● The task
Rewrite the passage on Crofton House School from the words "The school was" through the words "the West End.", replacing "Georgia Street" with "Granville Street".

Crofton House School, located in the neighbourhood of Kerrisdale in Vancouver, British Columbia, Canada, is a private university-preparatory school for girls that is tied for first place in the Fraser Institute's rankings of schools in British Columbia.

History 

Crofton House School was founded in 1898 by educational pioneers, the Gordon sisters, Jessie Fisher Gordon LL.D. and Mary Elizabeth Gordon. 

The school was founded in the Gordons' family home on Georgia Street, Vancouver, with just four girls. Three years later, in 1901, the school moved to the corner of Jervis and Nelson in the West End. 

The ivy leaf, the emblem of the Gordon clan, was chosen as the school emblem, and the motto became "servabo fidem" (I shall keep faith). Crofton was a boarding school until 1990. The old boarding house is now used as the main administrative building, called "The Old Residence".

In 1937, the Misses Gordon retired and Crofton House School became an educational trust. Miss Sara E.G. Macdonald became Headmistress and in 1942 the school moved to the present  site on West 41st Avenue in Kerrisdale. On the day of its 90th birthday, the school received its own coat of arms, granted by the Lord Lyon. To mark this occasion the Rev. Dr. T. Herbert O'Driscoll wrote a hymn for the school, "We Thank You Lord For all the Years".

● Material shown
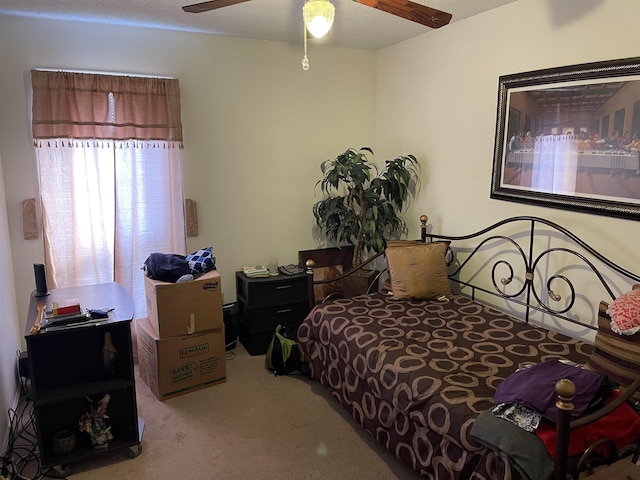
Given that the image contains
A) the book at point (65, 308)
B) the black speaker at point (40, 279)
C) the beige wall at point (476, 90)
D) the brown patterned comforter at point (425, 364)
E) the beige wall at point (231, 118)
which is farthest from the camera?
the beige wall at point (231, 118)

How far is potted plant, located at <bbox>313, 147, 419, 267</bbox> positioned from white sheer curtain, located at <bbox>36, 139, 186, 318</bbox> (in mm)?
1169

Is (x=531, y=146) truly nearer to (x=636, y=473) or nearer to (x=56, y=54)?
(x=636, y=473)

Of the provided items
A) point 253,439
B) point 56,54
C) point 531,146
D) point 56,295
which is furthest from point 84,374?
point 531,146

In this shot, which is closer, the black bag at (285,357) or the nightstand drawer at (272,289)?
the black bag at (285,357)

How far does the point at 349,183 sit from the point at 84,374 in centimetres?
234

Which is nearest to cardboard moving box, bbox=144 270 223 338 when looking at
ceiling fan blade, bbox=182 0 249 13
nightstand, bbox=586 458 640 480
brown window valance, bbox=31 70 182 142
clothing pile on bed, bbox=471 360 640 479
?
brown window valance, bbox=31 70 182 142

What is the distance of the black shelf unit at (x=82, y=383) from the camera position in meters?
2.34

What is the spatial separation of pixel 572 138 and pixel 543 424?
1605 millimetres

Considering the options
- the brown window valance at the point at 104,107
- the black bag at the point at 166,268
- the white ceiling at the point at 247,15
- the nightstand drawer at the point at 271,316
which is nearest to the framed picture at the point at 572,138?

● Correct answer
The school was founded in the Gordons' family home on Granville Street, Vancouver, with just four girls. Three years later, in 1901, the school moved to the corner of Jervis and Nelson in the West End.